Search code examples
python-3.xpandasebcdic

Unable to read a mainframe generated file in Python


I am trying to read a mainframe generated file using the following code: The end goal is to load it into a dataframe.

import codecs

with open(r'C:\Users\743622\Downloads\UC005\USA.CKN.D050920', "rb") as ebcdic:
    ascii_txt = codecs.decode(ebcdic, "cp500")
    print(ascii_txt)

I get the following error in doing so:

----> 5     ascii_txt = codecs.decode(ebcdic, "cp500")
      6     print(ascii_txt)
      7 

TypeError: decoding with 'cp500' codec failed (TypeError: a bytes-like object is required, not '_io.BufferedReader')

I am also trying to add a glimpse of what the input file looks like in notepad++.Snapshot of data in notepad++


Solution

  • The data shown in the Notepad++ screen shot show a lot of NUL characters, i.e. x'00' values. This indicates that the mainframe file does not consist of printable character only, but also contains binary data. This is quite normal with mainframe files.
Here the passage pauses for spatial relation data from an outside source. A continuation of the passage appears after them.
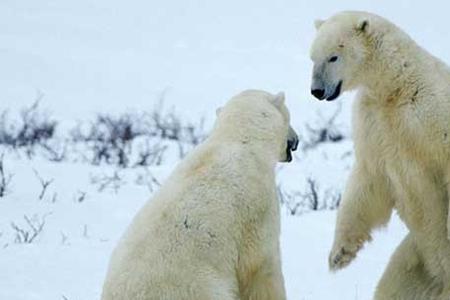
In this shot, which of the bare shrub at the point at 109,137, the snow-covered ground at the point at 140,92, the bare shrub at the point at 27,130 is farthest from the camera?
the bare shrub at the point at 27,130

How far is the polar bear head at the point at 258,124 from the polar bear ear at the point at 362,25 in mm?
399

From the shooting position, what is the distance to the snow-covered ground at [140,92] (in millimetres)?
5324

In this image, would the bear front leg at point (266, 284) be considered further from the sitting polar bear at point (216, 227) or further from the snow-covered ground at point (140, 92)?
the snow-covered ground at point (140, 92)

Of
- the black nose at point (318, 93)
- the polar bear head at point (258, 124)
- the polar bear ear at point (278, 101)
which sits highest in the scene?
the black nose at point (318, 93)

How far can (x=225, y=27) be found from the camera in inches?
917

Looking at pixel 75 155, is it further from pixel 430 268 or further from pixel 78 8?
pixel 78 8

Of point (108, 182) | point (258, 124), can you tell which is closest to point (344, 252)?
point (258, 124)

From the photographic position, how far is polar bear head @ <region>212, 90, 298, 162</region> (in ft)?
13.2

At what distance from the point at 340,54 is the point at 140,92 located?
11156 millimetres

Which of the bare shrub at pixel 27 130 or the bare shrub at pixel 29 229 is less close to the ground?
the bare shrub at pixel 27 130

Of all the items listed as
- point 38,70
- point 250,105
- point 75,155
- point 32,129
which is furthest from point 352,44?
point 38,70

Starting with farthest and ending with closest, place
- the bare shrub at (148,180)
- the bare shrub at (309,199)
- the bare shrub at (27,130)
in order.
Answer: the bare shrub at (27,130) < the bare shrub at (148,180) < the bare shrub at (309,199)

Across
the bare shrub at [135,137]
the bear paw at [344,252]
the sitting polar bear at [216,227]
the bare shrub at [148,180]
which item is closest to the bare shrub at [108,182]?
the bare shrub at [148,180]

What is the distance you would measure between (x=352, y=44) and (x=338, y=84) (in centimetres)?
16
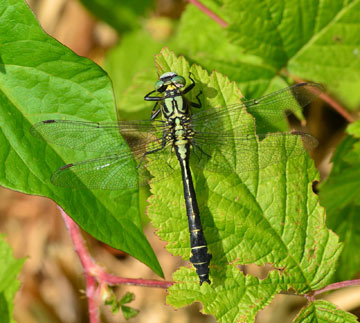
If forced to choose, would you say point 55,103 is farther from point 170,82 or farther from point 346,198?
→ point 346,198

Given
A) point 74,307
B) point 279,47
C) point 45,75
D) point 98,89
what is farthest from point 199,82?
point 74,307

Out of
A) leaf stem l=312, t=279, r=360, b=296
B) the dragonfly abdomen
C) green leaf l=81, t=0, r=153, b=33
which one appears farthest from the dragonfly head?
green leaf l=81, t=0, r=153, b=33

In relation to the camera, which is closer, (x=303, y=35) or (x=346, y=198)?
(x=346, y=198)

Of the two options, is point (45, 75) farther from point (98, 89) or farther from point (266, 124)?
point (266, 124)

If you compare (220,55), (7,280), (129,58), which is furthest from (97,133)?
A: (129,58)

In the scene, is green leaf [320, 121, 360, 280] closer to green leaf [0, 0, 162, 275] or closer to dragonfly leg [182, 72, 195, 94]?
dragonfly leg [182, 72, 195, 94]

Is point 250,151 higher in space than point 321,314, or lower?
higher

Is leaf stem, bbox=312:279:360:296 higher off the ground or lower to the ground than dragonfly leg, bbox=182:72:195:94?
lower

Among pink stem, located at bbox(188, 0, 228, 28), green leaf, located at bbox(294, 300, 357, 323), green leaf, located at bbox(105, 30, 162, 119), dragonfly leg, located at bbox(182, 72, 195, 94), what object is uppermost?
green leaf, located at bbox(105, 30, 162, 119)
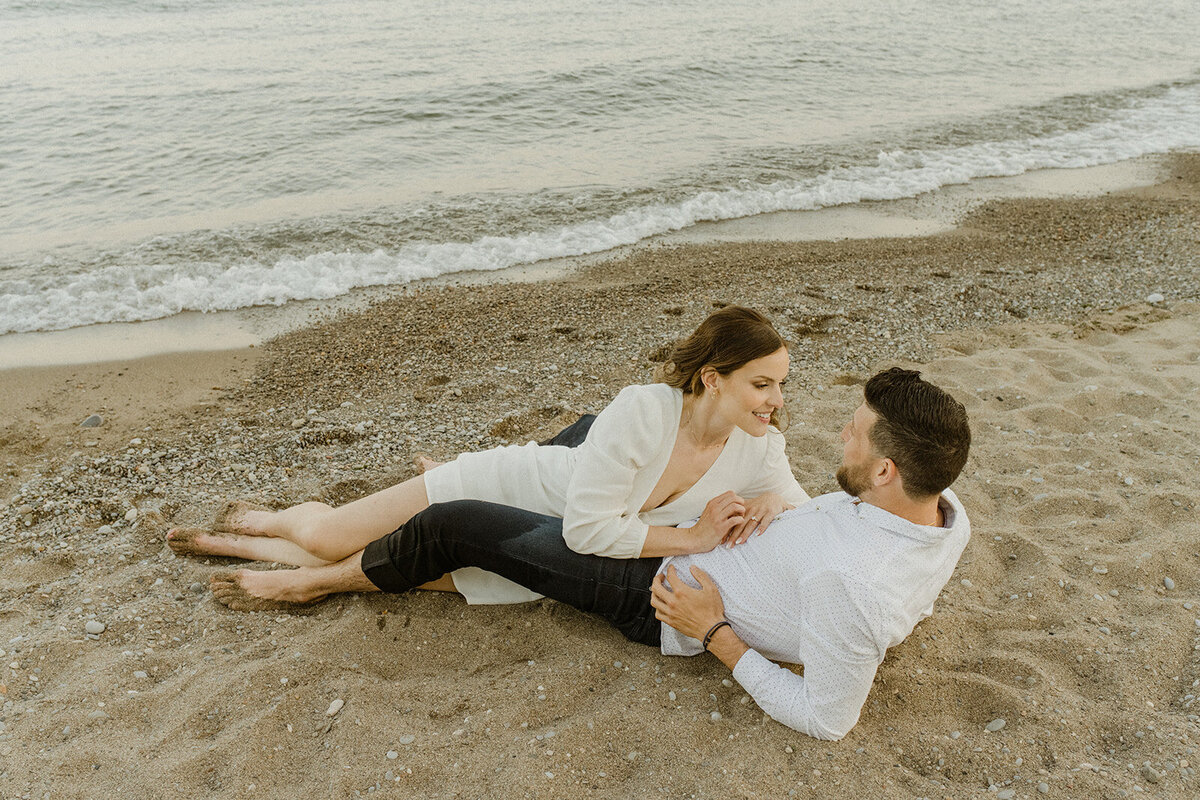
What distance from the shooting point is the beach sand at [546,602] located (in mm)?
3223

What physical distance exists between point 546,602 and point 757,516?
50.3 inches

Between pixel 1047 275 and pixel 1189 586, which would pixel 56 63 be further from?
pixel 1189 586

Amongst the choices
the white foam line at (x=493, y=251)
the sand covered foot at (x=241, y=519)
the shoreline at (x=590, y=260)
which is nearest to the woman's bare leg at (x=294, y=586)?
the sand covered foot at (x=241, y=519)

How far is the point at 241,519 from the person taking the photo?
490 centimetres

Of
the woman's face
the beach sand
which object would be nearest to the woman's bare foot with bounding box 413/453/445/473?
the beach sand

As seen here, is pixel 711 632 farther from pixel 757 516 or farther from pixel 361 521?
pixel 361 521

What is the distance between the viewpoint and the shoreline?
791cm

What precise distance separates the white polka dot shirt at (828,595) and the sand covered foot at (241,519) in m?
2.79

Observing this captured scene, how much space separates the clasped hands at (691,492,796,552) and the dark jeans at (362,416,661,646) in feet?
0.99

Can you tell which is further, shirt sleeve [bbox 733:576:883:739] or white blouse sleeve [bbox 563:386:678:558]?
white blouse sleeve [bbox 563:386:678:558]

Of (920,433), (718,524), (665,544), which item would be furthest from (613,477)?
(920,433)

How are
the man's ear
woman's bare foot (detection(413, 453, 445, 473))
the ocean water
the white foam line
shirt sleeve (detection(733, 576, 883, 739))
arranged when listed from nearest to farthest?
shirt sleeve (detection(733, 576, 883, 739)), the man's ear, woman's bare foot (detection(413, 453, 445, 473)), the white foam line, the ocean water

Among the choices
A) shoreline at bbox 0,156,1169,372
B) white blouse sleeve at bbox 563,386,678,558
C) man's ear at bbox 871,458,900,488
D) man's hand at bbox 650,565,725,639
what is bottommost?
shoreline at bbox 0,156,1169,372

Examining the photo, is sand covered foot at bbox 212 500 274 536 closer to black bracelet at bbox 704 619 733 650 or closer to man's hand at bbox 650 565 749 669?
man's hand at bbox 650 565 749 669
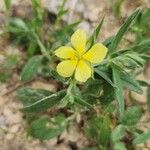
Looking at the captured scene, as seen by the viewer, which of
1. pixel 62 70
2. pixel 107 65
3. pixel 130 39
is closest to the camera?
pixel 62 70

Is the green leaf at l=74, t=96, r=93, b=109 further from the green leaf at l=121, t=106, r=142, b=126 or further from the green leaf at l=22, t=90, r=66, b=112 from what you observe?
the green leaf at l=121, t=106, r=142, b=126

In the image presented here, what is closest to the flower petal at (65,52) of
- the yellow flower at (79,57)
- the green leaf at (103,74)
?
the yellow flower at (79,57)

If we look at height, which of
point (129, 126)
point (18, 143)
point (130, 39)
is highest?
point (130, 39)

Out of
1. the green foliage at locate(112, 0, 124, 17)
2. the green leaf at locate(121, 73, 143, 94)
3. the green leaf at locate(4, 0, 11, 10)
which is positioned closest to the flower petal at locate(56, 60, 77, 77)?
the green leaf at locate(121, 73, 143, 94)

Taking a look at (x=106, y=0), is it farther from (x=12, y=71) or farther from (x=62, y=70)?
(x=62, y=70)

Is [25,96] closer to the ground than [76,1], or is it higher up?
closer to the ground

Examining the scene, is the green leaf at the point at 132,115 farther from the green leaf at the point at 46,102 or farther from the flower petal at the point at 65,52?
the flower petal at the point at 65,52

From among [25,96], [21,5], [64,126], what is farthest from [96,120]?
[21,5]
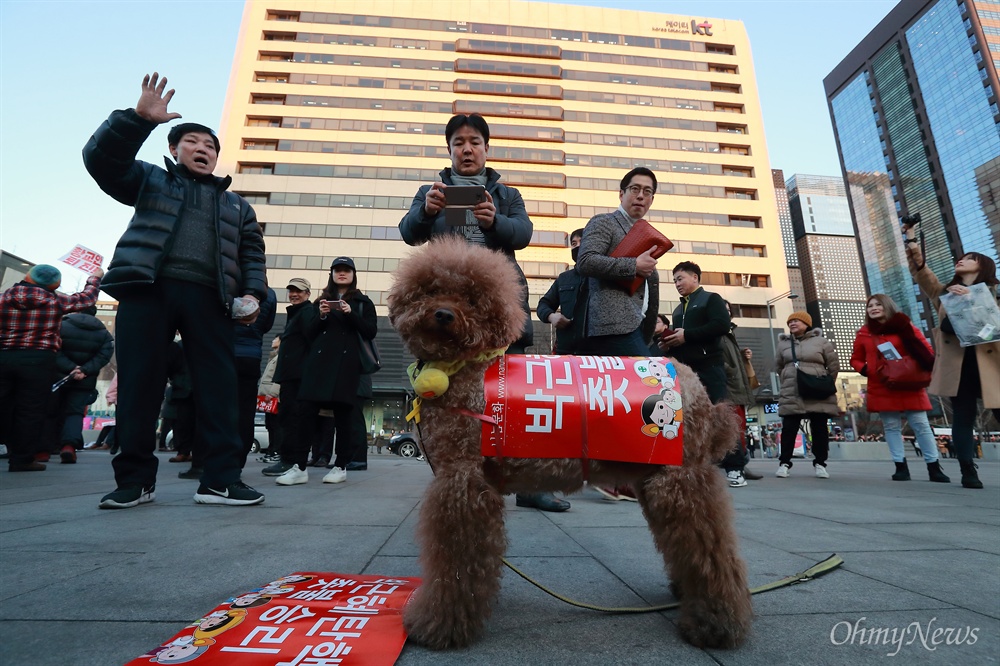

    I have transformed the first few characters to EBCDIC

    ÃÒÕ.....€..".ÆÅÙÙÅÙÖ@ÙÁÆÆÁÅÓÓÖ
    

    The sequence '.....' is NULNULNULEOTNUL, and the sequence '..".' is NULNUL"SI.

    The result is

    'CKN' '0000000400800000220F'x 'FERRERO RAFFAELLO'
    

    That is three characters, followed by a 10 byte binary sequence, followed by another character string.

    My point is, you cannot simply transform this file from ASCII to EBCDIC. You need to understand which bytes are EDCDIC characters, and which bytes are binary data. For the latter, you also need to understand this binary data in more detail. The provider of this mainframe file should be able to tell you how the records are built.